→ **CONSIGNES**
a) D'après le texte sur les élèves déplacés, durant quelles heures le couvre-feu s'applique-t-il dans la province du Loroum ?
b) Recopiez le passage du texte sur les élèves déplacés compris entre « Notre étude est » et « nourriture sec etc.) », ces deux segments inclus.
c) Pour chaque affirmation, dites par oui ou par non si elle est conforme au texte sur les élèves déplacés, en citant les mots du texte qui permettent de trancher. (i) Les quartiers non lotis de Titao sont desservis en réseau électrique. (ii) Le vendredi est le jour de marché de Titao. (iii) Le couvre-feu devait initialement prendre fin le 14 novembre 2019.

→ **TEXTE SOURCE**
***

V.4) Des recommandations pour une meilleure prise en charge des élèves déplacés

Des suggestions ont été faites par les acteurs enquêtés. Ces suggestions pourraient donc contribuer à garantir la continuité des apprentissages et permettre ainsi une meilleure prise en charge des élèves déplacés dans les établissements fonctionnels. Les plus pertinentes de ces suggestions, de notre point de vue, ont été recensées et analysées pour en faire des recommandations. Il s'agit donc de :

93

? doter chaque élève déplacé en lampes d'éclairage

Au cours nos entretiens, une autorité éducative nous informait que la majorité des élèves déplacés vivent dans les quartiers périphériques appelés communément « non- lotis ». La crise sécuritaire a occasionné une extension exponentielle des non-lotis dans la ville de Titao. Malheureusement, ces quartiers ne sont pas desservis en réseau électrique. Aussi, le contexte sécuritaire a obligé l'administration sécuritaire à instaurer le couvre-feu et la restriction de circulation de 18 heures à 06 heures dans le ressort de la province du Loroum, suivant arrêté no 2019-02/MATDC/RNRD/GVR-OHG/CAB du 10 octobre 2019. Cette mesure, qui initialement devait prendre fin le 14 novembre 2019, a connu une prorogation jusqu'à cette période où nous menions nos enquêtés. Et pourtant les élèves moins nantis se servent des salles de classes éclairées ou de l'éclairage public pour étudier les nuits. Dans ce contexte de couvre-feu, il leur est donc quasiment impossible de profiter de cet avantage. Par conséquent, chaque élève doit être doté en lampe et de préférence, en lampe solaire-chargeable.

? impliquer les parents dans l'organisation des cours d'appui

Notre étude est parvenue à la conclusion selon laquelle les parents d'élèves ne s'impliquent pas assez dans l'accompagnement pédagogique de leurs enfants. Certes que cela peut s'expliquer par le niveau d'étude des parents mais d'autres alternatives existent pour pallier cette insuffisance. Il s'agit par exemple de l'engagement d'un répétiteur et aussi du suivi de la scolarité de l'enfant en se rendant régulièrement dans son établissement. Cela permet aux parents de s'imprégner, auprès des enseignants ou des services «vie scolaire», de l'évolution du travail de l'enfant et de son comportement en milieu scolaire.

? doter les élèves déplacés en matériels de première nécessité (vêtements, savons, pâtes, pommades pour les filles, nourriture sec etc.)

A travers nos entretiens et questionnaires, nous avons pu constater que les élèves déplacés, dans leur majorité ne bénéficiaient pas des dons en nature faits par certains organismes d'aide humanitaire. Et pourtant, ils en ont vraiment besoin. Une autorité éducative raconte,

Beaucoup d'élèves déplacés ont rejoint la ville de Titao sans même emporter le minimum de matériel nécessaire. Les vendredis, jour de marché de Titao, les élèves déplacés déambulent dans le marché dans l'espoir de rencontrer un parent qui pourrait leur apporter des vivres ou des vêtements.

***

Données de raisonnement à partir de scènes:
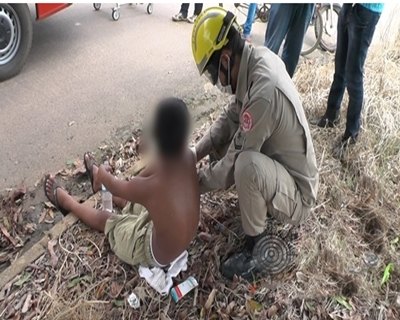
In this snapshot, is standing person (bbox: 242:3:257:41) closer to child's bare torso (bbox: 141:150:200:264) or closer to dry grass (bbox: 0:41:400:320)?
dry grass (bbox: 0:41:400:320)

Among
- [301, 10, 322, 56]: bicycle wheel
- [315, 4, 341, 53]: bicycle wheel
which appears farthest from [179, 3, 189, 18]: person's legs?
[315, 4, 341, 53]: bicycle wheel

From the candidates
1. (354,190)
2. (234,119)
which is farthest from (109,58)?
(354,190)

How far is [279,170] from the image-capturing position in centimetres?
231

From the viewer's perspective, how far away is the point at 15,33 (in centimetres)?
411

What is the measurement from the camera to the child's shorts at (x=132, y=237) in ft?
8.05

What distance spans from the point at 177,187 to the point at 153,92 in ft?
7.85

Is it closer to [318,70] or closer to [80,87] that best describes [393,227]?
[318,70]

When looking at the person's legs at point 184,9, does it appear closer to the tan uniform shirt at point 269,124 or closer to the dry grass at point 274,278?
the dry grass at point 274,278

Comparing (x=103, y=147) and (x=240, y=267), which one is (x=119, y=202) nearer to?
(x=103, y=147)

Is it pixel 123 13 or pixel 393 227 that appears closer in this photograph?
pixel 393 227

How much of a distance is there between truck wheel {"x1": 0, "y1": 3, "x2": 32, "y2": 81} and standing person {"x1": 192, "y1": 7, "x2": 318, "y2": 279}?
2514mm

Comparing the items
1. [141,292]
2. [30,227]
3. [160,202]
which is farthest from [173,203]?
[30,227]

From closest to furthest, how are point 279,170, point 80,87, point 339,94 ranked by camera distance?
1. point 279,170
2. point 339,94
3. point 80,87

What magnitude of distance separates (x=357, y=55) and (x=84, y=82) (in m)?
2.58
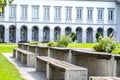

***

→ **RÉPONSES ATTENDUES**
a) De 18 heures à 06 heures.

b)
Notre étude est parvenue à la conclusion selon laquelle les parents d'élèves ne s'impliquent pas assez dans l'accompagnement pédagogique de leurs enfants. Certes que cela peut s'expliquer par le niveau d'étude des parents mais d'autres alternatives existent pour pallier cette insuffisance. Il s'agit par exemple de l'engagement d'un répétiteur et aussi du suivi de la scolarité de l'enfant en se rendant régulièrement dans son établissement. Cela permet aux parents de s'imprégner, auprès des enseignants ou des services «vie scolaire», de l'évolution du travail de l'enfant et de son comportement en milieu scolaire.

? doter les élèves déplacés en matériels de première nécessité (vêtements, savons, pâtes, pommades pour les filles, nourriture sec etc.)

c)
(i) Non : « Malheureusement, ces quartiers ne sont pas desservis en réseau électrique. »
(ii) Oui : « Les vendredis, jour de marché de Titao »
(iii) Oui : « Cette mesure, qui initialement devait prendre fin le 14 novembre 2019 »